Piccolo non è bello. Piccolo è la cifra dimensionale di quasi tutta l’economia e la finanza italiana, e da troppi anni stiamo scontando questo gap
Nell’economia globalizzata, piccolo sarà creativo e dinamico, ma non è più bello. Perché i nanetti, nel campo di basket del mondo, non ce la fanno a competere con i giganti.
Nell’economia globalizzata, piccolo sarà creativo e dinamico, ma non è più bello. Perché i nanetti, nel campo di basket del mondo, non ce la fanno a competere con i giganti. Purtroppo, piccolo è la cifra dimensionale di quasi tutta l’economia e la finanza italiana, e da troppi anni stiamo scontando questo gap.
Tra le banche, ad esempio. La scena sta obbligando ad assistere a continue concentrazioni per trovare dimensioni finalmente adeguate a una concorrenza che non si ferma al tunnel del Brennero o del Monte Bianco. Le banche medio-piccole saranno “adese al territorio”, ma non hanno i mezzi per offrire alla clientela quanto invece le grandi banche possono. E quindi già l’aggregazione tra la milanese Bpm e il veronese Banco Popolare, che non più tardi di qualche anno fa aveva portato alla nascita della terza banca italiana, si sta rivelando insufficiente e si parla di una fusione addirittura con Unicredit: unico modo per fronteggiare sia Intesa San Paolo sia i giganti europei e americani.
Figuriamoci le piccole municipalizzate di città, quelle che portano gas ed elettricità nelle nostre case. Anche qui stiamo assistendo negli ultimi anni a un processo di concentrazione che sta cancellando storici nomi lombardi, veneti, emiliani in favore di realtà con dimensioni tali sia da affrontare gli acquisti di materia prima con i giusti prezzi, sia nell’investire nell’innovazione: centrali per fonti rinnovabili, rete elettrica adeguata a una vita e a una mobilità sempre più elettrica, la raccolta e il recupero di rifiuti che devono diventare risorse, la sfida dell’idrogeno.
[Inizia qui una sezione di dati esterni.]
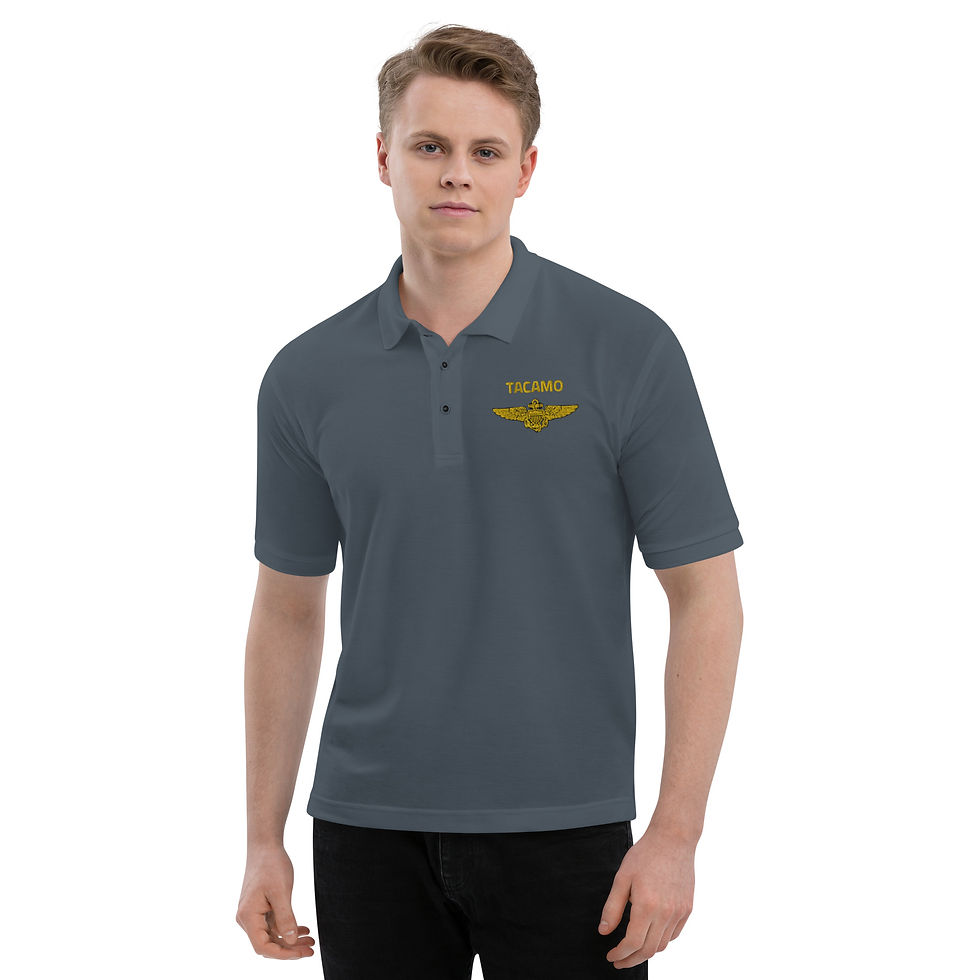 Thumbnail: TACAMO Pilot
Ma il discorso non si ferma qui: si pensi alle grandi catene alberghiere e alla loro resilienza ai fatti della vita (vedi virus) rispetto alle piccole realtà familiari; ai gloriosi marchi di moda italici che però fatturano un ventesimo rispetto ai colossi francesi; alle ridicole dimensioni medie della proprietà agricola italiana rispetto al resto del mondo; alla lunga ma ingloriosa fine che sta facendo Alitalia…
Abbiamo pochi campioni internazionali, comunque di medie dimensioni in assoluto. Per far capire come si finisce, basti pensare all’ex Fiat poi Fca. Ora sta dentro un gruppo internazionale (dal forte accento francese) chiamato Stellantis, certo non da protagonista. Le fabbriche italiane sono satelliti di una galassia più grande; d’altronde, con che capitali si poteva affrontare la colossale sfida dell’elettrificazione della mobilità di massa? Appunto. E ora in quelle fabbriche si parla francese e i loro destini sono decisi molto lontano da qui.